The svalue of a node is the distance from that node to the nearest leaf of the extended binary representation of the tree. In the diagram, the extended representation (not shown) fills in the tree to make it a complete binary tree (adding five leaves), the minimum distance to these leaves are marked in the diagram. Thus svalue of 4 is 2, since the closest leaf is that of 8 if 8 were extended. The svalue of 5 is 1 since its extended representation would have one leaf itself.
Merging two nodes together depends on whether the tree is a min or max height biased leftist tree. For a min height biased leftist tree, set the higher valued node as its right child of the lower valued node. If the lower valued node already has a right child, then merge the higher valued node with the subtree rooted by the right child of the lower valued node.
After merging, the svalue of the lower valued node must be updated (see above section, svalue). Now check if the lower valued node has a left child. If it does not, then move the right child to the left. If it does have a left child, then the child with the highest svalue should go on the left.

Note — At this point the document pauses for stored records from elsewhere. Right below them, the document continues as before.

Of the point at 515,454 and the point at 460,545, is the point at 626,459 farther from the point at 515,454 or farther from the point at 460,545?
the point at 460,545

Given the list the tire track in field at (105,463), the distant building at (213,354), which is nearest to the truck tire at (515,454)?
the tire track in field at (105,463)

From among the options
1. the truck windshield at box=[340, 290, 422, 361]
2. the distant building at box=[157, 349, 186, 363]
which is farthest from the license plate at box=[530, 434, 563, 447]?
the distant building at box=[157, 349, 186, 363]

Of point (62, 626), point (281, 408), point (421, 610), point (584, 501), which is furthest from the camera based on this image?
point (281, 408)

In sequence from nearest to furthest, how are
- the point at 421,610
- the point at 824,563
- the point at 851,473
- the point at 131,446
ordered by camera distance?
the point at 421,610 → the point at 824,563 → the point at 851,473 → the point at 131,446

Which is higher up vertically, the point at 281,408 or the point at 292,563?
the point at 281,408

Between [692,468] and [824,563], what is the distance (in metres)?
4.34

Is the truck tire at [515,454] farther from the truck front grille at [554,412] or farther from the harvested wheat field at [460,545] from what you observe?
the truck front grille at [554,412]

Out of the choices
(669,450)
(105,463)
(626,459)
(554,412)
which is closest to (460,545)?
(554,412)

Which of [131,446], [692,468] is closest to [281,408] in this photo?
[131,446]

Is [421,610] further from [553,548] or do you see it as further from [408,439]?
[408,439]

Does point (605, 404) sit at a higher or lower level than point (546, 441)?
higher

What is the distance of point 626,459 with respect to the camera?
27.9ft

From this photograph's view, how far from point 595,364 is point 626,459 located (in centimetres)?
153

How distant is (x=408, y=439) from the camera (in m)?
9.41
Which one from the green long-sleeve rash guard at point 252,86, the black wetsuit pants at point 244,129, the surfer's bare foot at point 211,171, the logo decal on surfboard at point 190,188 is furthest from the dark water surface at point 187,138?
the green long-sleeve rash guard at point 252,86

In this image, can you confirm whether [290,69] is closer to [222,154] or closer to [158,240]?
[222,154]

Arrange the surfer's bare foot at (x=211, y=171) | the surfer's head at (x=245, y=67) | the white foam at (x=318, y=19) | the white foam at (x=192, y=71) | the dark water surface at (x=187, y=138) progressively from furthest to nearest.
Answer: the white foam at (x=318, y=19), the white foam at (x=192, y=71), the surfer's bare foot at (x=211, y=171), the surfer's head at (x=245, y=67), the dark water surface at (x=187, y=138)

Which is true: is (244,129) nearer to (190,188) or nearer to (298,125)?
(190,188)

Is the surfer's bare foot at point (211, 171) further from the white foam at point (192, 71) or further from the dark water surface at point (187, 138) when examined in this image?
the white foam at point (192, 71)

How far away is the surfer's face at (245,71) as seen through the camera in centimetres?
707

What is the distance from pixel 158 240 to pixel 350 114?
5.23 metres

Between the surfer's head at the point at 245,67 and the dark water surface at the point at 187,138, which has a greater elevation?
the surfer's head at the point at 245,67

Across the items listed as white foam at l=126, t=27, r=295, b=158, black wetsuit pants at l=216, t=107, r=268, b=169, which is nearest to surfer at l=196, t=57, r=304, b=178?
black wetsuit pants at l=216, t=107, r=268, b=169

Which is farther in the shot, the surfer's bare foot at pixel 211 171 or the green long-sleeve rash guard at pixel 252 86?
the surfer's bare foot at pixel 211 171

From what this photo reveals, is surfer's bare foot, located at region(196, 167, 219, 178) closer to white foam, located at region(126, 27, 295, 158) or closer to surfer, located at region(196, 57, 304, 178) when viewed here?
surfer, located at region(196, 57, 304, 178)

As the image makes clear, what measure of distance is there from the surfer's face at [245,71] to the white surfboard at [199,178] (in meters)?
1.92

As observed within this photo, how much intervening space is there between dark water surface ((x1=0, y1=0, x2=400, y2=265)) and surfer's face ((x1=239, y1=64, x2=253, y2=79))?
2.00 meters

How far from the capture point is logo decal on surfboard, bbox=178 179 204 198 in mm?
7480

public Node merge(Node x, Node y) { if(x == null) return y; if(y == null) return x; // if this was a max height biased leftist tree, then the // next line would be: if(x.element < y.element) if(x.element.compareTo(y.element) > 0) { // x.element > y.element Node temp = x; x = y; y = temp; } x.rightChild = merge(x.rightChild, y); if(x.leftChild == null) { // left child doesn't exist, so move right child to the left side x.leftChild = x.rightChild; x.rightChild = null; x.s = 1; } else { // left child does exist, so compare svalues if(x.leftChild.s < x.rightChild.s) { Node temp = x.leftChild; x.leftChild = x.rightChild; x.rightChild = temp; } // since we know the right child has the lower svalue, we can just // add one to its svalue x.s = x.rightChild.s + 1; } return x; }
Initializing a height biased leftist tree is primarily done in one of two ways. The first is to merge each node one at a time into one HBLT. This process is inefficient and takes O(nlogn) time. The other approach is to use a queue to store each node and resulting tree. The first two items in the queue are removed, merged, and placed back into the queue. This can initialize a HBLT in O(n) time. This approach is detailed in the three diagrams supplied. A min height biased leftist tree is shown.
To initialize a min HBLT, place each element to be added to the tree into a queue. In the example (see Part 1 to the left), the set of numbers [4, 8, 10, 9, 1, 3, 5, 6, 11] are initialized. Each line of the diagram represents another cycle of the algorithm, depicting the contents of the queue. The first five steps are easy to follow. Notice that the freshly created HBLT is added to the end of the queue. In the fifth step, the first occurrence of an svalue greater than 1 occurs. The sixth step shows two trees merged with each other, with predictable results.
In part 2 a slightly more complex merge happens. The tree with the lower value (tree x) has a right child, so merge must be called again on the subtree rooted by tree x's right child and the other tree. After the merge with the subtree, the resulting tree is put back into tree x. The svalue of the right child (s=2) is now greater than the svalue of the left child (s=1), so they must be swapped. The svalue of the root node 4 is also now 2.
Part 3 is the most complex. Here, we recursively call merge twice (each time with the right child 's subtree that is not grayed out). This uses the same process described for part 2.